Réalisateur : Fabrice Du Welz
Avec : Benoît Poelvoorde, Mélanie Doutey, Alba Gaïa Bellugi, Anaël Snoek, …
Distributeur : The Jokers / Les Bookmakers
Budget : -
Genre : Thriller
Nationalité : Français, Belge
Durée : 1h38min

Synopsis :
À la mort de son père, éditeur célèbre, Jeanne Drahi emménage dans la demeure familiale en compagnie de son mari, Marcel Bellmer, écrivain à succès, et de leur fille. Mais une étrange jeune fille, Gloria, va s’immiscer dans la vie de la famille et bouleverser l’ordre des choses...



Critique :

Chaque cinéaste a son obsession propre, qu’il multiplie au gré de ses films. Celle de Fabrice Du Welz se dessine peut-être par le choix du prénom de ses héroïnes : Gloria. Une femme prête à tout par amour dans Alleluia, une adolescente s’échappant du joug des adultes dans Adoration, ses Gloria sont des personnages complexes et entiers. Dans son nouveau long-métrage, Inexorable, Gloria porte en elle un nouveau genre, celui du thriller psychologique auquel le cinéaste s’essaie brillamment.
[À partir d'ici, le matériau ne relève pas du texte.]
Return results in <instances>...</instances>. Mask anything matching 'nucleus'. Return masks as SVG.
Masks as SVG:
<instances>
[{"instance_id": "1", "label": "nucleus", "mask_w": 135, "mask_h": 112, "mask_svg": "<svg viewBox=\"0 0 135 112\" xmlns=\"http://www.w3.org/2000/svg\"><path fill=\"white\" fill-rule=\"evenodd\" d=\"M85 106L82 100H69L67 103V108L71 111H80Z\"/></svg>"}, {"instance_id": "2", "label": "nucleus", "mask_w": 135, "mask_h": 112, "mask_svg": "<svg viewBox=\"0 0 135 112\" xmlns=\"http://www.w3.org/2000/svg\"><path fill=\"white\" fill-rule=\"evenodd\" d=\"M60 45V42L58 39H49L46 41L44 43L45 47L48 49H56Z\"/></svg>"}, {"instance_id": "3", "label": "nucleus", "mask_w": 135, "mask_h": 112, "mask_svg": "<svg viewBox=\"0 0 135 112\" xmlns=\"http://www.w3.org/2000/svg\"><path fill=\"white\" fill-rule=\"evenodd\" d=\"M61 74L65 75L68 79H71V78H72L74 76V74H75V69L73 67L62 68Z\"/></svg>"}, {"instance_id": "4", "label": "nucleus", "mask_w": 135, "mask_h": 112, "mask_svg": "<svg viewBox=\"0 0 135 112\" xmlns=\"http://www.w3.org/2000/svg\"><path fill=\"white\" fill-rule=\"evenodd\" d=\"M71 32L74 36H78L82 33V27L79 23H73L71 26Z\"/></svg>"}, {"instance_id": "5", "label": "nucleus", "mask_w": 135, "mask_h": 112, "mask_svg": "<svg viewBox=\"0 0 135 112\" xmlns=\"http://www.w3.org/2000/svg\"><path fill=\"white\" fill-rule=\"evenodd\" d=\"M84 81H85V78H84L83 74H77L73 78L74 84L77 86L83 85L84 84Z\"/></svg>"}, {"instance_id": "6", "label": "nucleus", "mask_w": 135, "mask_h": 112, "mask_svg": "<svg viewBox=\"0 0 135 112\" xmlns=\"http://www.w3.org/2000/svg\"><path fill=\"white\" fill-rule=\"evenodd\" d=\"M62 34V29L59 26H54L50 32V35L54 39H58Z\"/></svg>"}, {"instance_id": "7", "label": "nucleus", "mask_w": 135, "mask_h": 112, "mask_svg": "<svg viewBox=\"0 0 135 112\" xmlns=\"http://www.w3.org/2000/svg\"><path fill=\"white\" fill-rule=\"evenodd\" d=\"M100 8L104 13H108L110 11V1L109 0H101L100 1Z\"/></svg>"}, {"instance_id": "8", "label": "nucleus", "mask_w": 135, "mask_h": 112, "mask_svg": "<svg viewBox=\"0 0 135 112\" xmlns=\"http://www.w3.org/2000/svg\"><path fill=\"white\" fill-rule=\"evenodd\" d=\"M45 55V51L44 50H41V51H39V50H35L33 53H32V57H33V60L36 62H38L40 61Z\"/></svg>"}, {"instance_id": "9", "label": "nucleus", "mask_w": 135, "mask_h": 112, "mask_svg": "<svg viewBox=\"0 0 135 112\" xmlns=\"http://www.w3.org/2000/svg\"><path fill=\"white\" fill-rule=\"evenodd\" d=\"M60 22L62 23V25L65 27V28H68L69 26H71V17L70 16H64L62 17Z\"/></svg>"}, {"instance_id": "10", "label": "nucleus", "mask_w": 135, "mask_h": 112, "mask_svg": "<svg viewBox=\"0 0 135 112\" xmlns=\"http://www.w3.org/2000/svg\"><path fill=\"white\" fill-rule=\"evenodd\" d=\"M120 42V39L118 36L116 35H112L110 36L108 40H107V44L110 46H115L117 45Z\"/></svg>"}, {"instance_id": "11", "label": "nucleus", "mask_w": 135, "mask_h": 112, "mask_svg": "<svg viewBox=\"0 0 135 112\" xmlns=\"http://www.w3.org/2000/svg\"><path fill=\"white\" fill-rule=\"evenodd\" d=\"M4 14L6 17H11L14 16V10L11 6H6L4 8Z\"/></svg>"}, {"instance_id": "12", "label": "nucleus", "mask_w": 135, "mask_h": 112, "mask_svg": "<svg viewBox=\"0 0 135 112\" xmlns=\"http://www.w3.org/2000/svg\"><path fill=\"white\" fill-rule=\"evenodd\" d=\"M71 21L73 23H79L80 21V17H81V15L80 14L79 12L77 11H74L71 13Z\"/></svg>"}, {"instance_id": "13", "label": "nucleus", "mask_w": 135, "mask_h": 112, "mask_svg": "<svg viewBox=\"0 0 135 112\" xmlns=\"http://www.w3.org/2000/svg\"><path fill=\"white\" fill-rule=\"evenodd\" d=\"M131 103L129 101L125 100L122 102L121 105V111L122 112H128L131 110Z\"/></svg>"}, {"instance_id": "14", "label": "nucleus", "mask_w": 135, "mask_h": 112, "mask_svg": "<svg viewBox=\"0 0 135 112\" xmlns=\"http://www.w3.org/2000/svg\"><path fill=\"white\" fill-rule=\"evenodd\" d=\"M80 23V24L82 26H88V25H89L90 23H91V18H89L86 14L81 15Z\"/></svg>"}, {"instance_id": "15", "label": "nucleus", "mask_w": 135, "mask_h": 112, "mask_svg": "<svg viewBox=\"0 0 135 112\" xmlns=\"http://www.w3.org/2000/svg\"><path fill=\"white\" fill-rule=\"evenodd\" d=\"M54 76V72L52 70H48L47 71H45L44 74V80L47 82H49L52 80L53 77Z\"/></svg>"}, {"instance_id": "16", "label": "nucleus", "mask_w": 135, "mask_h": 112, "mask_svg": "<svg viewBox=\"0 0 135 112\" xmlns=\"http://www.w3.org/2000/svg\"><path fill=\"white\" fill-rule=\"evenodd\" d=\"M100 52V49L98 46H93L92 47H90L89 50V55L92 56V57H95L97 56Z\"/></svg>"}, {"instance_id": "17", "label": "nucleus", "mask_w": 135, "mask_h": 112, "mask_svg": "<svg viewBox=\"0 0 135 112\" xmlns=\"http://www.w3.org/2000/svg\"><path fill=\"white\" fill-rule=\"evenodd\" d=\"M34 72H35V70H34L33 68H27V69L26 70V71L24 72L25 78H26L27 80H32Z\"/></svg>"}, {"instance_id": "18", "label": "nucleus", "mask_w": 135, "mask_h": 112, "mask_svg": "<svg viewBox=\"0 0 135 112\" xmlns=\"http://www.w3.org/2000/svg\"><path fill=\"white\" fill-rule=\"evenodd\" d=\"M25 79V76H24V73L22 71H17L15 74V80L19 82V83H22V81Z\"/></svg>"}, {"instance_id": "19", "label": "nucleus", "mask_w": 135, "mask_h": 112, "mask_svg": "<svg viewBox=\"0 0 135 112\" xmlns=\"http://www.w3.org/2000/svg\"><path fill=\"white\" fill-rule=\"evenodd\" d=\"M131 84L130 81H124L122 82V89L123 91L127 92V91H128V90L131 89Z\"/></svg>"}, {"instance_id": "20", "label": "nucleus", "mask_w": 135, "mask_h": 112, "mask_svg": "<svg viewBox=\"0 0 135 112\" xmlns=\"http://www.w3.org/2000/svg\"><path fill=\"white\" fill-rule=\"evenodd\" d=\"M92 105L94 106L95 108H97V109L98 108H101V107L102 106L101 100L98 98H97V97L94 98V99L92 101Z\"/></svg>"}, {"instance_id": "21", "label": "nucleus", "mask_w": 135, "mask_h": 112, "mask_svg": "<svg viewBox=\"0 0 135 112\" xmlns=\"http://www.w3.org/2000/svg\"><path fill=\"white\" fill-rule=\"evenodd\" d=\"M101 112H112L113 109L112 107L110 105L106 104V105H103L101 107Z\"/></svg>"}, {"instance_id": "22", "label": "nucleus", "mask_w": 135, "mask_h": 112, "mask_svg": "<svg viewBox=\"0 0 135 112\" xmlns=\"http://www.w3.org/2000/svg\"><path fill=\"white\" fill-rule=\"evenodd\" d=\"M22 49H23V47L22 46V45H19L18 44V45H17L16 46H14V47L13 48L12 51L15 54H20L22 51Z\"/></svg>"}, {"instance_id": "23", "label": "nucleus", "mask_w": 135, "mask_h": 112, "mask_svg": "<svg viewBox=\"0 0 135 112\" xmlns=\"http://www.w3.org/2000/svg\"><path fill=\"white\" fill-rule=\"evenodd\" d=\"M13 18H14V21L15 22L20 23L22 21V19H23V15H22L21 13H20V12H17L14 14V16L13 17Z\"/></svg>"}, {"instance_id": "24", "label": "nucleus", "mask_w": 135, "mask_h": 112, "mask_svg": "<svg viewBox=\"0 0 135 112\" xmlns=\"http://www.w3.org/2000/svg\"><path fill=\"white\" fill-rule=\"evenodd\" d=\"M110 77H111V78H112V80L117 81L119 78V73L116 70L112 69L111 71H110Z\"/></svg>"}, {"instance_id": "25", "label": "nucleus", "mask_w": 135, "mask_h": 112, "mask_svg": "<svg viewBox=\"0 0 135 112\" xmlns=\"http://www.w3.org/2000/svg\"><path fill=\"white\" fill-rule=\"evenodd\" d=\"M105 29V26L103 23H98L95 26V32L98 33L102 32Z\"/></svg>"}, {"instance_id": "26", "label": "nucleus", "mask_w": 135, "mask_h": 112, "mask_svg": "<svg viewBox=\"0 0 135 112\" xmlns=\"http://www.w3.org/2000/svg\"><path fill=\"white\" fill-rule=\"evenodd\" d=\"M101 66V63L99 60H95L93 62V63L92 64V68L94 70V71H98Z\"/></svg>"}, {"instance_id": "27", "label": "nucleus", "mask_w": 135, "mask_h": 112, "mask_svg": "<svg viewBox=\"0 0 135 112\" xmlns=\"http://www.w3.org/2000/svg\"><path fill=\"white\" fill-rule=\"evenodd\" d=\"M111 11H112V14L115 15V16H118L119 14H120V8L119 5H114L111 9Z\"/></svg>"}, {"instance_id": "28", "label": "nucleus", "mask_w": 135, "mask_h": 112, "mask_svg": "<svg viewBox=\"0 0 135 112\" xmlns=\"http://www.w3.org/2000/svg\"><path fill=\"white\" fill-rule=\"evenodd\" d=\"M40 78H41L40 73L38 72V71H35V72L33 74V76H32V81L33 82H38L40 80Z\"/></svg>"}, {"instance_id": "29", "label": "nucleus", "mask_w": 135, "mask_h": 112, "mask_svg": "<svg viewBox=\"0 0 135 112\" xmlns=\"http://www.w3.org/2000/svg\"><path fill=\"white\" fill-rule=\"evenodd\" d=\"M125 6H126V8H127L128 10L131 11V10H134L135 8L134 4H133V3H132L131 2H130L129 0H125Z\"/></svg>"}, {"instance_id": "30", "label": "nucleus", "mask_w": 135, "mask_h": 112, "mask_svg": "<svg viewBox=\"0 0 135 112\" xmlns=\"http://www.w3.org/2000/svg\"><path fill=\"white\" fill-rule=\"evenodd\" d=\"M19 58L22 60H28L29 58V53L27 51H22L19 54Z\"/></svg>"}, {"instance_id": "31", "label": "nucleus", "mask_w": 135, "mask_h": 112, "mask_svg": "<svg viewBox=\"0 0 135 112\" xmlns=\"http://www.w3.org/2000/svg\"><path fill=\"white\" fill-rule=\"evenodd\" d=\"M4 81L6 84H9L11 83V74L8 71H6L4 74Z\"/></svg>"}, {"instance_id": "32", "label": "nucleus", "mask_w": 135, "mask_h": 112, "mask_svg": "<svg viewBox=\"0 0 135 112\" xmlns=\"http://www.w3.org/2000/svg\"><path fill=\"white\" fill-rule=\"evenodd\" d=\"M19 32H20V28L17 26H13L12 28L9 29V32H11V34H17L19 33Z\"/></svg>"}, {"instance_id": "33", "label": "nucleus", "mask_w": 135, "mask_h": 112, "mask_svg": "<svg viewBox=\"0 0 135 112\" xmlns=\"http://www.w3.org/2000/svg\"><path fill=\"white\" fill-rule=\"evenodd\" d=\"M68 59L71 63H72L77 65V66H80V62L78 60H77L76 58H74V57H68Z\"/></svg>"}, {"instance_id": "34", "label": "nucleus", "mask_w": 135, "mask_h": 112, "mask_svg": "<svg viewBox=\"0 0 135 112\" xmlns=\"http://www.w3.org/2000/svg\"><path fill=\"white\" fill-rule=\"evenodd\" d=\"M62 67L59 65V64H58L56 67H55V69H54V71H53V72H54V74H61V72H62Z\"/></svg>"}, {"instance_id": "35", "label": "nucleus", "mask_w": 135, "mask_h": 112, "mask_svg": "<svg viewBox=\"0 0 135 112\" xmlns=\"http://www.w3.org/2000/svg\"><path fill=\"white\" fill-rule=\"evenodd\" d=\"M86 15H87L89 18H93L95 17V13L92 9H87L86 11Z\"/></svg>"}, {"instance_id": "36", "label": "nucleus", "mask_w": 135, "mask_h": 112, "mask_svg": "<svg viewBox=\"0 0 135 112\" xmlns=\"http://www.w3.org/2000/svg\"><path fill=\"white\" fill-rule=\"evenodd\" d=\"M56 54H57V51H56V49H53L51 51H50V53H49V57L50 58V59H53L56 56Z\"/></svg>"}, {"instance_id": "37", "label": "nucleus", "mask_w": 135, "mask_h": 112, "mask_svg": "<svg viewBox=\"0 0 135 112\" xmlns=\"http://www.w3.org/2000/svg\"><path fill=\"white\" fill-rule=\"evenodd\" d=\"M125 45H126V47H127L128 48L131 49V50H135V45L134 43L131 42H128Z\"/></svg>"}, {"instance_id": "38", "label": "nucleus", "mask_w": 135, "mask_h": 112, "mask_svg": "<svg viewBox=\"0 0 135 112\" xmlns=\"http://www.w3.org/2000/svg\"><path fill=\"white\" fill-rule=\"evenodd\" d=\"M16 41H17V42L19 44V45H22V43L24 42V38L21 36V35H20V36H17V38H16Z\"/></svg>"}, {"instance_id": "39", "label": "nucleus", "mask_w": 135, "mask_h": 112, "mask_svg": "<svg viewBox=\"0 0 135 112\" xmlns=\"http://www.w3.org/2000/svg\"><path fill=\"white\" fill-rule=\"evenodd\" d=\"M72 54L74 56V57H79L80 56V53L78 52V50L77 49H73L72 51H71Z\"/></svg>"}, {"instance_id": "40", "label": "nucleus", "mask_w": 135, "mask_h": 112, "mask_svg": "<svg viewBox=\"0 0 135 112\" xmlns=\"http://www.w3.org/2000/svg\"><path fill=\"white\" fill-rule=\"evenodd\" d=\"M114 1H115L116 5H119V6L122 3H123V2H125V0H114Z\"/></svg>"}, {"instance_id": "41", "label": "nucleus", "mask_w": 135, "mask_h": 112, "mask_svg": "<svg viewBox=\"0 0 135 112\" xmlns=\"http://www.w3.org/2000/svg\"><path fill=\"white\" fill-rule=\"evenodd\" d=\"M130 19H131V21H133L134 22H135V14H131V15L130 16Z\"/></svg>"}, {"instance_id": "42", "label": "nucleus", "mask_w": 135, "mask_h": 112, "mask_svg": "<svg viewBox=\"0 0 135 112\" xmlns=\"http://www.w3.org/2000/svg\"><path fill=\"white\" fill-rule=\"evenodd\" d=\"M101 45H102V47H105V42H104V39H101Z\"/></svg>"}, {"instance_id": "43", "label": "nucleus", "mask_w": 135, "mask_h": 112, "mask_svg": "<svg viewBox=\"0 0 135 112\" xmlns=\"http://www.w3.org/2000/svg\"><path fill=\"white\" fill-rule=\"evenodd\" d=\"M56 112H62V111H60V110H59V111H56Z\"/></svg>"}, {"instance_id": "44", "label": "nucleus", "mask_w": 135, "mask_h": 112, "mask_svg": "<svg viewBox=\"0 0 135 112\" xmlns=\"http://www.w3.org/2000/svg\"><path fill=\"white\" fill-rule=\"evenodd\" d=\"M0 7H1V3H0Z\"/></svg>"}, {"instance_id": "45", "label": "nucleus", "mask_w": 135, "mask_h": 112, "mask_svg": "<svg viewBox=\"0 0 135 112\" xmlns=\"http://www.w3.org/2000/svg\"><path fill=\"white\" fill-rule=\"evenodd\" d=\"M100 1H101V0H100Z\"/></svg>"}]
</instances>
Le réalisateur retrouve Benoît Poelvoorde et lui offre un rôle intense d’un écrivain en perdition. L’imaginaire d’un Jack Torrence plâne sur Marcel Bellmer tandis qu’il s’installe dans la maison familiale de sa femme, Jeanne (Mélanie Doutey), dans les Ardennes. Une maison immense, presque un château, où se faufile les fantômes de la famille de Jeanne : le père, grande ponte du monde de l’édition, dont Jeanne tient aujourd’hui le même rôle, mais aussi sa grand-mère, avec un portrait qui se tient souvent au second plan dans l’image — un personnage qui détient une histoire tragique que Marcel racontera à Gloria.

Copyright The Jokers / Les Bookmakers

Les inspirations de Fabrice Du Welz sont faciles à deviner : les thrillers érotiques des années 90, à la Paul Verhoeven ou Adrian Lyne, deux cinéastes portes-étendards du genre. Mais on peut y voir également une version détournée d’un home-invasion à la Pasolini dans une maison bourgeoise. Le visiteur est ici une visiteuse, dont l’enjeu n’est pas clair. Veut-elle la place de Jeanne ? Se venger ? Ou seulement appartenir à une famille ?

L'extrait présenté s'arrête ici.